### ACTIVITY
Which of the lines below hold the word "Conformer"? Pull each of them out.

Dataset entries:
----------

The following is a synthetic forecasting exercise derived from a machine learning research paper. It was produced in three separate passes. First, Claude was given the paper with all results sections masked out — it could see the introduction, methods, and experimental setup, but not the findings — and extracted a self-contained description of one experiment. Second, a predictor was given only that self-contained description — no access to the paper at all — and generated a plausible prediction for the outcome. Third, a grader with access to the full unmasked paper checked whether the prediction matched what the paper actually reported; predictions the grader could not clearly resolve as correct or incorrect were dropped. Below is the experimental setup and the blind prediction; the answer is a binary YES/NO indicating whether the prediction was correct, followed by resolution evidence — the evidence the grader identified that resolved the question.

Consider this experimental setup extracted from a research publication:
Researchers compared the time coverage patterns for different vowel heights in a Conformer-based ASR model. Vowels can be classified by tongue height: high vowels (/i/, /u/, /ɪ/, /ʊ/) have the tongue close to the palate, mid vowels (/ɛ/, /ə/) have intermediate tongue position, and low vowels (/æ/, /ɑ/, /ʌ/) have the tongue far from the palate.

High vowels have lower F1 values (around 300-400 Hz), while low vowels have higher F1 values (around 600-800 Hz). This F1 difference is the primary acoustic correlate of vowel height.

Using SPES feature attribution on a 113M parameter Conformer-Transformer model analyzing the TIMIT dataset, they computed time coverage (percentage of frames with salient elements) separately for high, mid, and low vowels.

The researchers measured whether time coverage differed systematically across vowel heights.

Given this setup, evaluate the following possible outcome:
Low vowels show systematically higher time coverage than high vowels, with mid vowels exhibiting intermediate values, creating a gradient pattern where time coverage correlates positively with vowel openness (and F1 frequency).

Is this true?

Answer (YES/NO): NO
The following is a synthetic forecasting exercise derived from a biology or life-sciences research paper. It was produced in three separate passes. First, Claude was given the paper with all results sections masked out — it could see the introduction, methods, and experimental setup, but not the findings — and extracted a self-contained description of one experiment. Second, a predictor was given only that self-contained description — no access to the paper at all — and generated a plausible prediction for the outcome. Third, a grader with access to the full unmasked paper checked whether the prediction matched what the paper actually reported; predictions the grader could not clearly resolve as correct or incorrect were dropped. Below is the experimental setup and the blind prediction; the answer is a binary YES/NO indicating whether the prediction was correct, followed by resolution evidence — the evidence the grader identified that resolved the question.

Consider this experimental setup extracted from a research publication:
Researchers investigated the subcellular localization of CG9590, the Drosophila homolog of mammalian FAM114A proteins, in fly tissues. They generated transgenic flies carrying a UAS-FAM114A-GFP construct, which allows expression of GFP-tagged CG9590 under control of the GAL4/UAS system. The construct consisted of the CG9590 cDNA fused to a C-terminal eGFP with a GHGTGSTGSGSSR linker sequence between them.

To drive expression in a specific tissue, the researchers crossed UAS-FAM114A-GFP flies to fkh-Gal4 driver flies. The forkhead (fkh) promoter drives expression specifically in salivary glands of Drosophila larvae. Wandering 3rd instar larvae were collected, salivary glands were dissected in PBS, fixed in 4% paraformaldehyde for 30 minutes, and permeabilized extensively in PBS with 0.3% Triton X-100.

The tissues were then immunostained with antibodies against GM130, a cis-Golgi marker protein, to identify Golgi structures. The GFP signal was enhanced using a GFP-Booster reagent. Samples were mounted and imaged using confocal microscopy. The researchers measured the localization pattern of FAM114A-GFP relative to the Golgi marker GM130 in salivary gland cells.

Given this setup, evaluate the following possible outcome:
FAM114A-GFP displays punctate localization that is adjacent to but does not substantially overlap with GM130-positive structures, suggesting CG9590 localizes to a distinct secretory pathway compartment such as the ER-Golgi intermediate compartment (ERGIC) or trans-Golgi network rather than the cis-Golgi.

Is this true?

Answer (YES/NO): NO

----------

### SOLUTION TO THIS EXERCISE
Researchers compared the time coverage patterns for different vowel heights in a Conformer-based ASR model. Vowels can be classified by tongue height: high vowels (/i/, /u/, /ɪ/, /ʊ/) have the tongue close to the palate, mid vowels (/ɛ/, /ə/) have intermediate tongue position, and low vowels (/æ/, /ɑ/, /ʌ/) have the tongue far from the palate.
Using SPES feature attribution on a 113M parameter Conformer-Transformer model analyzing the TIMIT dataset, they computed time coverage (percentage of frames with salient elements) separately for high, mid, and low vowels.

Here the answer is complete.